Моя футбольная биография
Первое, что в моей жизни помню о футболе, – это квакающие удары резинового мяча по асфальту. Раз или два в моем детстве мне удалось коснуться кожаного мяча, который кто-то выносил во двор в качестве предмета коллекционного. Присутствующим позволялось сделать один или два удара, но играть таким мячом было, конечно же, роскошью. Прикосновения к этому мячу принадлежали к сфере сакрального, а для игры появлялся всё тот же резиновый зеленого цвета мяч. Помню игры в квадрат, «на короля ворот», «в одно касание». В последней задействовалась стена дома, поэтому наши касания нередко сопровождались звоном стекла.
На хорошем поле и хорошим мячом я стал играть в Мюнхене, где в начале девяностых мы с семьей жили в университетском богословском коллегиуме. По вечерам студенты, аспиранты и даже профессора-богословы играли в футбол. В духе западной политкорректности, игравшие были обоего пола. Подчеркиваю это особо, поскольку отношения между полами тесно переплелись тогда с футболом.
Во время одной из игр я резко пошел на мяч – так резко, как может это делать только человек, всё свое детство мечтавший о кожаном мяче. Мне противостояла девушка по имени Мириам, которая в последний момент убрала от мяча ногу. Наша отечественная футбольная школа не предусматривает таких маневров: когда двое борются за мяч, оба отыгрывают эпизод до конца.
Не знаю, зачем девушка убирала ногу. Вероятно, тяга ее к мячу была несравнима с моей. А может, вид мой был таков, что ногу она предпочла убрать. Дело кончилось тем, что вся сила, вложенная в удар по мячу, пришлась на ногу Мириам. Результатом оказалась – до сих пор не могу вспоминать это без трепета – ее раздробленная ступня. Скорая помощь, мы, несущие Мириам на носилках, больница.
Через неделю происходит следующее. Мы играем в том же составе (за исключением, естественно, Мириам). Передо мной оказывается богослов Клаус, который в точности повторяет ее ошибочное движение. Через секунду Клаус лежит на поле с раздробленной ступней. Дальше всё происходит, как в повторяющемся кошмарном сне: скорая помощь, носилки, больница – та, в которой уже лежит Мириам. Я в отчаянии. Моя жена налагает запрет на мое участие в немецком футболе, и я с этим соглашаюсь. Мы оба боимся, что мои футбольные выступления выставляют нашу страну в невыгодном свете.
Самое удивительное в этой истории, что это правда. В больнице Клаус смотрит на Мириам, что называется, с новым вниманием, у них завязываются отношения (благо, характер травм этому не препятствует). По выходе из больницы выясняется, что, в отличие от Клауса, Мириам не только поставлена на ноги, но и беременна. Через девять месяцев у пары богословов рождается дочь София. Как поет Борис Гребенщиков,
нога судьбы – притом левая, потому что я левша.

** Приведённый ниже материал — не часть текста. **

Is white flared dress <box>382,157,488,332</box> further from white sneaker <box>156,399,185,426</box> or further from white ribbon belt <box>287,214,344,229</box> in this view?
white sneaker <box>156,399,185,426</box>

Впрочем, моя немецкая футбольная карьера на этом не закончилась. После долгих уговоров я вернулся на поле – и даже играл в каком-то университетском первенстве. Очевидно, мои товарищи надеялись, что в ответственных матчах я смогу вывести пару-тройку соперников из строя. Не последнюю роль в этих уговорах сыграло, возможно, и естественное стремление молодых богословов к браку: они видели, что мое участие в игре этому способствует.